Le stade Bebamba, bâtiment public a été construit par un consortium de multinationales chinoises en 2001 pour la préparation de la CAN. Situé à mi-pente d’une des collines qui entoure le centre de Sikasso, il prive quotidiennement d’eau 70% de la population, dont tou-te-s les habitant-e-s du quartier Lafiabougou ; qui ne bénéficient dans le meilleur des cas que de deux heures d’eau par jour : de minuit à 2 heures du matin. En effet, malgré l’existence d’un forage sur le site, l’alimentation en eau se fait par le réseau de la ville, pour approvisionner les sanitaires et alimenter les arroseurs de la pelouse du stade qui sont mis en route de 18h30 à 9h00 chaque jour.
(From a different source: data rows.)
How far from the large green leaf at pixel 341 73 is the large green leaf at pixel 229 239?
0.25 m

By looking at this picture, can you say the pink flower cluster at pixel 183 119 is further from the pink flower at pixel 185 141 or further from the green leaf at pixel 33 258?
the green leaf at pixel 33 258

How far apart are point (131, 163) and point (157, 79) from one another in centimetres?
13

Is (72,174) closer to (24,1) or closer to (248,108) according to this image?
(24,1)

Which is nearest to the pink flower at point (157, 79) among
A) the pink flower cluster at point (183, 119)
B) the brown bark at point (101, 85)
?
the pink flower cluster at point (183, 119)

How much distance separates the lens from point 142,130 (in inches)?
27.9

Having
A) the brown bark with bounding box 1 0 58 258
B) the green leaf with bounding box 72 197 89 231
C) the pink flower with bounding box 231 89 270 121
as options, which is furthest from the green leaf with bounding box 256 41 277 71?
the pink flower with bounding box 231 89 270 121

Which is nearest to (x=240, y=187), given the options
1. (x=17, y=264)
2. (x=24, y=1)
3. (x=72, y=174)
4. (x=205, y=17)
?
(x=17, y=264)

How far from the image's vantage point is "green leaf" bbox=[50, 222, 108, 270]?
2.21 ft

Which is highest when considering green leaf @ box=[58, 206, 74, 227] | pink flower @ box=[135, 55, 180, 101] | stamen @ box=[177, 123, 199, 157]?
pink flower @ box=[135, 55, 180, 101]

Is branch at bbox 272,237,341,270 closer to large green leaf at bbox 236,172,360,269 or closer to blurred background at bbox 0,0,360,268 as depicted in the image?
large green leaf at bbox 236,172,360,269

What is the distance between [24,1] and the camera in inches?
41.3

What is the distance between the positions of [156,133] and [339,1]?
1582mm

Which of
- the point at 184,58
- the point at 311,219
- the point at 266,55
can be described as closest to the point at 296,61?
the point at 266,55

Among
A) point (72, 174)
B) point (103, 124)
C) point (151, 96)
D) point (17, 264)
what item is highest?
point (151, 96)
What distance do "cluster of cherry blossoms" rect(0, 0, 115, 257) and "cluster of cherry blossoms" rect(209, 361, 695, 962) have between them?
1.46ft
Des milliers de mètres cube sont ainsi destinés à la qualité du gazon plutôt qu’à la population qui en a besoin.
Notons également qu’en cas de coupure régulière, les factures mensuelles des habitant-e-s sont multipliées par dix, voir plus, en raison de l’air qui passe dans les tuyaux et fait ainsi tourner les compteurs.
Cette situation absolument scandaleuse à été brièvement dénoncée lors de la conférence sur « l’intégration régionale » organisée le 30 janvier à Sikasso, en présence du premier maire adjoint et d’autres autorités locales. Ceux-ci se sont bien gardés de répondre à cette interpellation pendant la suite du débat et se sont contentés de discuter avec les 150 participant-e-s sur des sujets moins polémiques.
Plus tard la caravane à pris la route pour rejoindre Bamako, la capitale malienne, pour poursuivre ses étapes.